As Gysi pointed out, the West politely ignored Gorbachev’s suggestion that NATO be dissolved at the end of the Cold War. That’s what happens when you lose and your whole system collapses – you don’t get to decide these things. The Russians think Putin was being patient enough already. He kept his cool when NATO put missiles in Poland and bombed Serbia and invaded Afghanistan and bombed Libya and armed the Syrian rebels. The idea that we could just make Ukraine part of the alliance too was just one humiliation too far. Having another photo taken with no shirt on holding a massive fish couldn’t make up for being unmanned like that. He had to do something. He went and invaded a country, which, some might say, is starting a war. Now it’s our turn to keep cool.

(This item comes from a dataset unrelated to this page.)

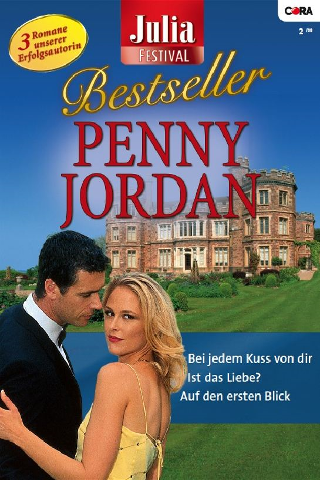 penny jordan books free pdf download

Meanwhile Merkel’s position in all this depends on your perspective. If you’re a lefty inside Germany, like Gysi, there is no daylight between her and NATO and the EU – she’s partly to blame and she’s making things worse now by condemning Putin all the time – but if you’re a lefty outside Germany, especially in the UK, like The Guardian‘s Simon Jenkins, she’s great because she’s notably more restrained than the “sabre-rattling” Britain and America.

But whoever you believe, pointing this out doesn’t mean that you’re “siding with Putin” – that’s the whole point. There shouldn’t be any sides anymore. We all just want to get rich. What we need is more international security organizations like the OSCE, which includes Russia, and fewer like NATO, which was created specifically as a western alliance against the Soviet Union, and whose continued existence only makes paranoid dictators get even more paranoid and need to show they still have a penis. Whatever you think of Putin, we’re only going to get peace with Russia, not against Russia.